*KUTIPAN TEKS*:
◇ ◇ ◇ ◇

August 8, 2024

Anggota KPU Keberatan dengan Sifat Putusan DKPP yang Final Mengikat

Dua anggota Komisi Pemilihan Umum atau KPU, Evi Novida Ginting Manik dan Arief Budiman, mempersoalkan norma di dalam Undang-Undang Pemilu yang mengatur tentang sifat putusan Dewan Kehormatan Penyelenggara Pemilu yang final dan mengikat. Ketentuan tersebut dinilai bertentangan dengan konstitusi karena menghilangkan mekanisme check and balances terhadap DKPP.

Selain itu, sifat putusan final dan mengikat tersebut berpotensi mengganggu kemandirian KPU dan sekaligus menjadikan DKPP superior atas penyelenggara pemilu yang lain. Terkait dengan hal tersebut, kedua anggota KPU tersebut meminta Mahkamah Konstitusi untuk menyatakan Pasal 458 Ayat (13) UU Nomor 7 Tahun 2017 tentang Pemilu dinyatakan konstitusional sepanjang tidak dimaknai putusannya bersifat mengikat sebagai keputusan tata usaha negara.

Pada Kamis (4/11/2021), MK menggelar sidang uji materi permohonan Evi Novida dan Arief Budiman dengan agenda mendengarkan keterangan ahli. Tiga ahli diajukan oleh pemohon, yaitu E Fernando M Manullang, Harsanto Nursadi, dan Khairul Fahmi. Sidang dipimpin oleh Ketua MK Anwar Usman.

◇ ◇ ◇ ◇

(Baris data pertanyaan spasial)
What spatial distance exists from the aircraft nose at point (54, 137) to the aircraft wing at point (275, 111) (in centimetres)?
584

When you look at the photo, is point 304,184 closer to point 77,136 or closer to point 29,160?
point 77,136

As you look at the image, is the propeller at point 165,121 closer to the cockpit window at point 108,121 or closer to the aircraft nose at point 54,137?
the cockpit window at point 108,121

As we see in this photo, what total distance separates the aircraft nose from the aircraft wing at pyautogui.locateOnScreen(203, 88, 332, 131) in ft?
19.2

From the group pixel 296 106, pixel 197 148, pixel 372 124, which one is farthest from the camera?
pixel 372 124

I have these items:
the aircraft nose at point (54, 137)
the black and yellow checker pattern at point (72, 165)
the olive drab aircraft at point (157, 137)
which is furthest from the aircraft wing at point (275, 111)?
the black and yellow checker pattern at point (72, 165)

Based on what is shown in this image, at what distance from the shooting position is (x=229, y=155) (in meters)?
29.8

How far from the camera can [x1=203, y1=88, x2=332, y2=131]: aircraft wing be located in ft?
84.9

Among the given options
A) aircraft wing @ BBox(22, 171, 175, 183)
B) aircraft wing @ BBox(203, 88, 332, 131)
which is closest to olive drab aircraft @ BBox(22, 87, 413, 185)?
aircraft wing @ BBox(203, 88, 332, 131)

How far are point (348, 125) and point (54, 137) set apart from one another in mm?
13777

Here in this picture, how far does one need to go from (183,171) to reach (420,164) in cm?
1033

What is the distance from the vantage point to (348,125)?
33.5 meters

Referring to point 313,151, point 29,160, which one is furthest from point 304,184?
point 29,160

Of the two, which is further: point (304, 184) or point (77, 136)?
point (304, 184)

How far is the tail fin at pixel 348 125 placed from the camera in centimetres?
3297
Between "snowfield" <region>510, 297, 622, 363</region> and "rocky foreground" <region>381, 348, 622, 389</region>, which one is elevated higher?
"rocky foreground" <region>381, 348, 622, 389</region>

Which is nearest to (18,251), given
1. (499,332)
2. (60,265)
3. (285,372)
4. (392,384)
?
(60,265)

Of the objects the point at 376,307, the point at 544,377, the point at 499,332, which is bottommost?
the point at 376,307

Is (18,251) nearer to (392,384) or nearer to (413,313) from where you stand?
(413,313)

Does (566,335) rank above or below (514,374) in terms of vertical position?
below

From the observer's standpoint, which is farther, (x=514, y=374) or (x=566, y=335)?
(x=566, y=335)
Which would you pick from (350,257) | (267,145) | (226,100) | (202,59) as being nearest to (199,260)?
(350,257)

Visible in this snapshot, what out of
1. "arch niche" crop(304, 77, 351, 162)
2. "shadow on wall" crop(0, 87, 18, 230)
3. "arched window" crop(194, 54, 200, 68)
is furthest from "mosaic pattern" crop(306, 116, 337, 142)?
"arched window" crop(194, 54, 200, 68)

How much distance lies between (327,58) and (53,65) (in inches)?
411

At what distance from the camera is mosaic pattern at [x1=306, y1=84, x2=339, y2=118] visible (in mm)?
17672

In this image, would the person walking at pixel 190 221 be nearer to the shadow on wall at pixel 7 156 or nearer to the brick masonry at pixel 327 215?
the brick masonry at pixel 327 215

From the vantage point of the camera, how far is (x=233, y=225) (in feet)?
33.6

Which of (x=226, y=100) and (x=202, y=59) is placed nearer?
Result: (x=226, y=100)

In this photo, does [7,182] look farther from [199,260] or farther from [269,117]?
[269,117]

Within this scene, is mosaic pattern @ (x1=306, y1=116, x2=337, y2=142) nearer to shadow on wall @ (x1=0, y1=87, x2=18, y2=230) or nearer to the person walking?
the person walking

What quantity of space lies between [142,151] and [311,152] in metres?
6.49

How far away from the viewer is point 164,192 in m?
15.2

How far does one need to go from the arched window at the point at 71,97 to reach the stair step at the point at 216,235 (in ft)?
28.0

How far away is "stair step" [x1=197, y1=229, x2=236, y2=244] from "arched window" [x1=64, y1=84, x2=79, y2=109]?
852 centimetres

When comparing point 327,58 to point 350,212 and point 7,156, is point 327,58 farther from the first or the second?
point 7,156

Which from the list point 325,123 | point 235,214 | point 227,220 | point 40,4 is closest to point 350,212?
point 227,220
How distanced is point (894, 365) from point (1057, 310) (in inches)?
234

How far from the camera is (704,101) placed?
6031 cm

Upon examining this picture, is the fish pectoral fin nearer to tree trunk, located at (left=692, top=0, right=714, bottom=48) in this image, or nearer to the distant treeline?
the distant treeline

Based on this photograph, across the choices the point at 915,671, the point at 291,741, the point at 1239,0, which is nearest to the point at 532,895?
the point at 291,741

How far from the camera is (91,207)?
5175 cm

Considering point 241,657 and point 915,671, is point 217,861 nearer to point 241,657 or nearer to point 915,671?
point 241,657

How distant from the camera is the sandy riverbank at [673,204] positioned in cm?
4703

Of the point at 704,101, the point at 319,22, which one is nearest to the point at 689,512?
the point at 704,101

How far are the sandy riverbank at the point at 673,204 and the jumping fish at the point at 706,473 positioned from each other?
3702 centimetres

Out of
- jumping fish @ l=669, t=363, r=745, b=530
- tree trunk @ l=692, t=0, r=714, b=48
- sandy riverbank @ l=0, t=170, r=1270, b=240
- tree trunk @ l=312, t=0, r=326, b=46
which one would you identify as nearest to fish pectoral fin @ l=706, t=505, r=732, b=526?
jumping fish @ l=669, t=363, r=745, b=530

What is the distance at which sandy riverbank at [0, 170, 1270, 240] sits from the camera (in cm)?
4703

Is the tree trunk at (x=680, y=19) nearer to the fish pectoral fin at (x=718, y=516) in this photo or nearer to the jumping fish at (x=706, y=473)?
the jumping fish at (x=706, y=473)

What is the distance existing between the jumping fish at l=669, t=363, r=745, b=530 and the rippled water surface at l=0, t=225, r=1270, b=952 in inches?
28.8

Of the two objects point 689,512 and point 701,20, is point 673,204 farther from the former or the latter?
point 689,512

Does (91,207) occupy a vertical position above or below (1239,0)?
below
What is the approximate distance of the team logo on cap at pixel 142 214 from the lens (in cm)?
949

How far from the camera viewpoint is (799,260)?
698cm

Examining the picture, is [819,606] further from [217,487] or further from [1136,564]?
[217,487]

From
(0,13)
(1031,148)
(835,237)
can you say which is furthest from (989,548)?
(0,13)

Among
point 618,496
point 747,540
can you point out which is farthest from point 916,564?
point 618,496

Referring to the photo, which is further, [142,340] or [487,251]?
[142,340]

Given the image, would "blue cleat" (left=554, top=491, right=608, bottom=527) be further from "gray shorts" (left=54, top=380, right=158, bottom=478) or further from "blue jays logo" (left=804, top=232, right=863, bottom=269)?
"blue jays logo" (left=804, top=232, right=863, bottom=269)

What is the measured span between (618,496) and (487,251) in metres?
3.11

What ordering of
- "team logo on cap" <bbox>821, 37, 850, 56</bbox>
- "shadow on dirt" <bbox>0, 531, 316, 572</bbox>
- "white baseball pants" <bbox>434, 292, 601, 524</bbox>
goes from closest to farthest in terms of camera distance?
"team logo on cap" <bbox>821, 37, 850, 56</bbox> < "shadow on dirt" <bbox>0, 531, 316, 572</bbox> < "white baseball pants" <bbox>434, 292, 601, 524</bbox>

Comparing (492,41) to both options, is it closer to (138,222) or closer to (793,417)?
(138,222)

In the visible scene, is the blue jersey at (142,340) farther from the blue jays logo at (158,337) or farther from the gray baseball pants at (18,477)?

◇ ◇ ◇ ◇

*SOAL TUGAS A*: Kutip teks tentang putusan DKPP secara persis, seluruhnya dari "Anggota KPU Keberatan" sampai ke "and balances terhadap DKPP.".
*SOAL TUGAS B*: Tentukan apakah setiap pernyataan ini sesuai dengan teks tentang putusan DKPP. Jawab ya atau tidak, lalu sertakan kutipan persis dari teks yang menjadi penentunya: (i) Sidang pada Kamis (4/11/2021) dipimpin oleh Ketua MK Anwar Usman. (ii) Pemohon mengajukan dua orang ahli. (iii) Kedua anggota KPU meminta Mahkamah Konstitusi menyatakan Pasal 458 Ayat (13) UU Nomor 7 Tahun 2017 tentang Pemilu konstitusional dengan syarat tertentu.
*SOAL TUGAS C*: Teruskan teks tentang putusan DKPP, dimulai sesudah kalimat terakhirnya.
Baris-baris itu diambil dari sumber yang berbeda.

*JAWABAN AKHIR A*:
Anggota KPU Keberatan dengan Sifat Putusan DKPP yang Final Mengikat

Dua anggota Komisi Pemilihan Umum atau KPU, Evi Novida Ginting Manik dan Arief Budiman, mempersoalkan norma di dalam Undang-Undang Pemilu yang mengatur tentang sifat putusan Dewan Kehormatan Penyelenggara Pemilu yang final dan mengikat. Ketentuan tersebut dinilai bertentangan dengan konstitusi karena menghilangkan mekanisme check and balances terhadap DKPP.

*JAWABAN AKHIR B*:
(i) Ya: "Sidang dipimpin oleh Ketua MK Anwar Usman."
(ii) Tidak: "Tiga ahli diajukan oleh pemohon"
(iii) Ya: "meminta Mahkamah Konstitusi untuk menyatakan Pasal 458 Ayat (13) UU Nomor 7 Tahun 2017 tentang Pemilu dinyatakan konstitusional sepanjang tidak dimaknai putusannya bersifat mengikat sebagai keputusan tata usaha negara"

*JAWABAN AKHIR C*:
Pada 18 Maret 2020, Evi Novida Ginting diberhentikan sebagai anggota KPU. Namun, surat keputusan pemberhentian Evi dibatalkan oleh Pengadilan Tata Usaha Negara (PTUN) Jakarta dan Evi diaktifkan kembali sebagai anggota KPU berdasarkan putusan PTUN. Meskipun demikian, DKPP tetap tidak mau mengakui Evi Novida Ginting sebagai anggota KPU karena berpandangan bahwa putusannya final dan mengikat. Sementara Arief diberhentikan dari jabatannya sebagai ketua KPU karena dinilai melanggar etik setelah mendampingi Evi mengajukan gugatan ke PTUN Jakarta.

Kedua pemohon merasa dirugikan karena berpotensi kehilangan hak konstitusionalnya sebagai warga negara untuk kembali menjadi penyelenggara pemilu/jabatan publik, akibat stigma negatif sebagai pelanggar etika yang dilekatkan secara terus-menerus oleh DKPP.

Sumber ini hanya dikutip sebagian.